For $x \in \mathbb{R}$, we know that function $f(x)=|x|$ is not differentiable at $x=0$. So, we use the subderivative $\partial f(x)$ as a generalization of the derivative. For $|x|$ this gives $$ \partial |x| = \begin{cases} \{-1\}, \quad x <0 \\ [-1, 1], \quad x = 0 \\ \{1\}, \quad x >0. \end{cases} $$
Assume now $z = x+ i y \, (\in \mathbb{C})$ and $g(z) = |z| = \sqrt{x^2+y^2}$. This is a real-valued function of $z$ which is not complex-differentiable but we still can use Wirtinger's calculus to overcome this and compute a kind of generalized derivatives w.r.t. $z$ and $z^*$ BUT in order to do so we need $g$ to be real-differentiable w.r.t $x$ and $y$, which is not the case for $|z|$.
So I was wondering if we can generalize the subderivative for functions of complex-valued variables (particularly when they are not complex differentiable).
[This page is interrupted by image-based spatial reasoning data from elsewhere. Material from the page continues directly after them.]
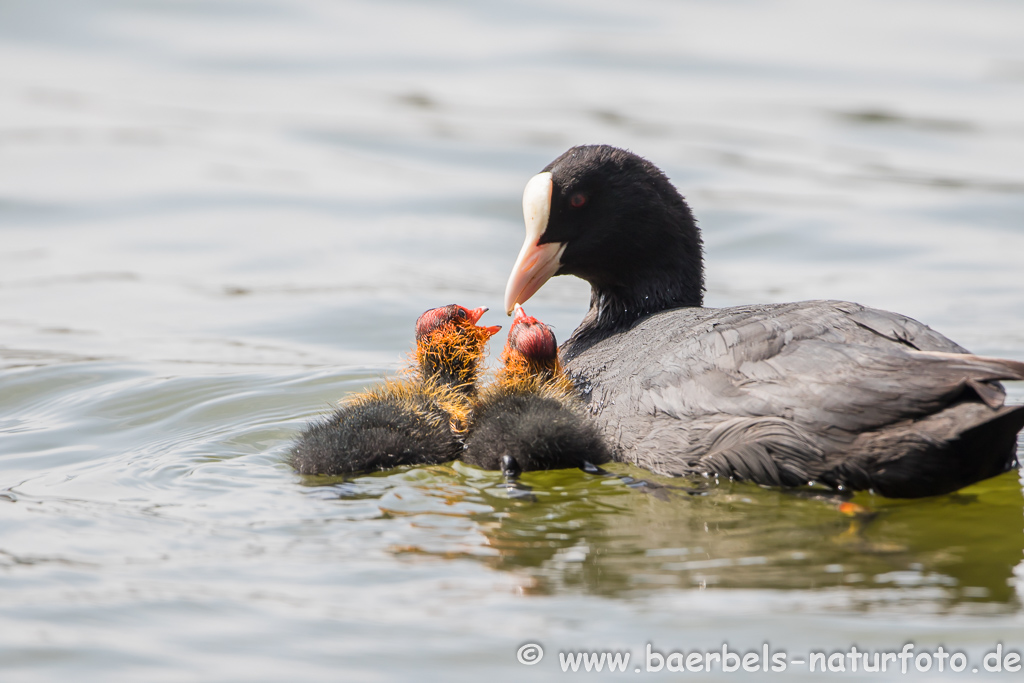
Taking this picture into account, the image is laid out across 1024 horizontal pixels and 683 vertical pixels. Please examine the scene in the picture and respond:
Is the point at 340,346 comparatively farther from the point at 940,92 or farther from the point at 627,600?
the point at 940,92

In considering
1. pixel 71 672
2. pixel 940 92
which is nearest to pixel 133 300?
pixel 71 672

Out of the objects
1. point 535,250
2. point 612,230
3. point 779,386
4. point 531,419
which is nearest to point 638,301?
point 612,230

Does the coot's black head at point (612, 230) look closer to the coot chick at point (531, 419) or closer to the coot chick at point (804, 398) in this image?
the coot chick at point (804, 398)

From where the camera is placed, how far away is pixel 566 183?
5.00m

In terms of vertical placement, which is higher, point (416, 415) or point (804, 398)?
point (804, 398)

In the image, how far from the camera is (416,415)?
438 centimetres

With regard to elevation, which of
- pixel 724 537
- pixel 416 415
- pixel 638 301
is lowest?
pixel 724 537

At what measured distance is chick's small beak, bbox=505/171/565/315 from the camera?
4.99 meters

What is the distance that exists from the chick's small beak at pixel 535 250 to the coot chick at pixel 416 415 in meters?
0.28

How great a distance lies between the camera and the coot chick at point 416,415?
4.22m

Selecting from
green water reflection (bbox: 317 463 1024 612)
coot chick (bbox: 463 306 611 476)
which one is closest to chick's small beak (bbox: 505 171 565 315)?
coot chick (bbox: 463 306 611 476)

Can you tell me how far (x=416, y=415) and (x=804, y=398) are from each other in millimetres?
1381

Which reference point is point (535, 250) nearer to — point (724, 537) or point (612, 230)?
point (612, 230)

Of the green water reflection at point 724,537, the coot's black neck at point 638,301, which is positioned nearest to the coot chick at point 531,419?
the green water reflection at point 724,537
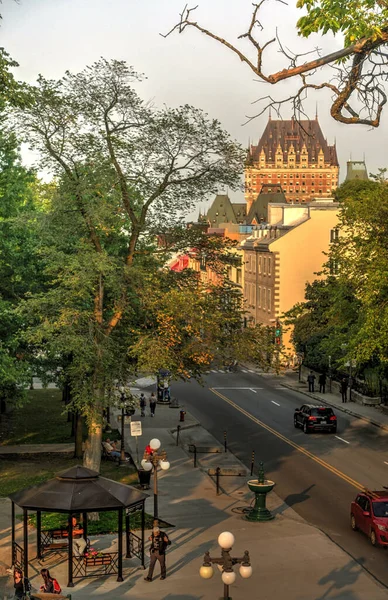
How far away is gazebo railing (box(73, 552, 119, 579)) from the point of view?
72.3 feet

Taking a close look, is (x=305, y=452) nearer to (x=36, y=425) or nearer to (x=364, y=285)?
(x=364, y=285)

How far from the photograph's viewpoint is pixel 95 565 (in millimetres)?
22359

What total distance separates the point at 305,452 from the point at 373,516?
15285 millimetres

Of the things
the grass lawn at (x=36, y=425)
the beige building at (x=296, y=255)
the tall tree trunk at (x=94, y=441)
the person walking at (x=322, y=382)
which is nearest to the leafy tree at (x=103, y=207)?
the tall tree trunk at (x=94, y=441)

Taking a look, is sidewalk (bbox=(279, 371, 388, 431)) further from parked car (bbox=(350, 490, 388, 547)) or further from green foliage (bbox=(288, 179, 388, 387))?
parked car (bbox=(350, 490, 388, 547))

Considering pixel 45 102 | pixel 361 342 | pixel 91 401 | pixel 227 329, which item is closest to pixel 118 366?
pixel 91 401

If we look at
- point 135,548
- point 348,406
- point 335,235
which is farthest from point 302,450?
point 335,235

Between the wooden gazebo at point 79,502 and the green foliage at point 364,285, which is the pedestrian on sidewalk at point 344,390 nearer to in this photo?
the green foliage at point 364,285

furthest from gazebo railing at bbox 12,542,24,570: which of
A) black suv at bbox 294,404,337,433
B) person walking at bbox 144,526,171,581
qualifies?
black suv at bbox 294,404,337,433

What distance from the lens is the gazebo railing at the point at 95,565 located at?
22031mm

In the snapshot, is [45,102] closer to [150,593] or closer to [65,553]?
[65,553]

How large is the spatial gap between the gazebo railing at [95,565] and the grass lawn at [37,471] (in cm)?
979

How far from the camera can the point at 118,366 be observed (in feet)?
93.9

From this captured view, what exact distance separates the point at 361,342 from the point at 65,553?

Full disclosure, I don't know what Wirtinger's calculus is. (OK, now I do, thanks to Wikipedia.) But from a pragmatic, convex optimization context, there's a straightforward way forward. For a real function $f:\mathbb{R}^n\rightarrow\mathbb{R}$, the subdifferentiable satisfies $$\partial f(x) = \left\{ v ~\middle|~ f(y) \leq f(x) + \langle v, y - x \rangle ~ \forall y \right\}$$ For a function $f:\mathbb{C}\rightarrow\mathbb{R}$, we can do the same, only we define the real inner product on $\mathbb{C}$: $\langle a, b \rangle = \Re(\mathop{\mathrm{conj}}(a) b) = \Re(a)\Re(b) + \Im(a)\Im(b)$. Given this, $$\partial |x| = \begin{cases} \{x/|x|\} & x\neq 0 \\ \{v\in\mathbb{C}~|~|v|\leq 1\} & x=0 \end{cases}$$ There are a couple of sanity checks here. First, you can consider $\mathbb{C}$ as an isomorphism of $\mathbb{R}^2$, so this is just the equivalent to the subdifferential of the $\ell_2$ norm on $\mathbb{R}^2$. Secondly, note that our formula yields $+1$ for real $x\geq 1$ and $-1$ for real $x\leq 1$, just like the real case.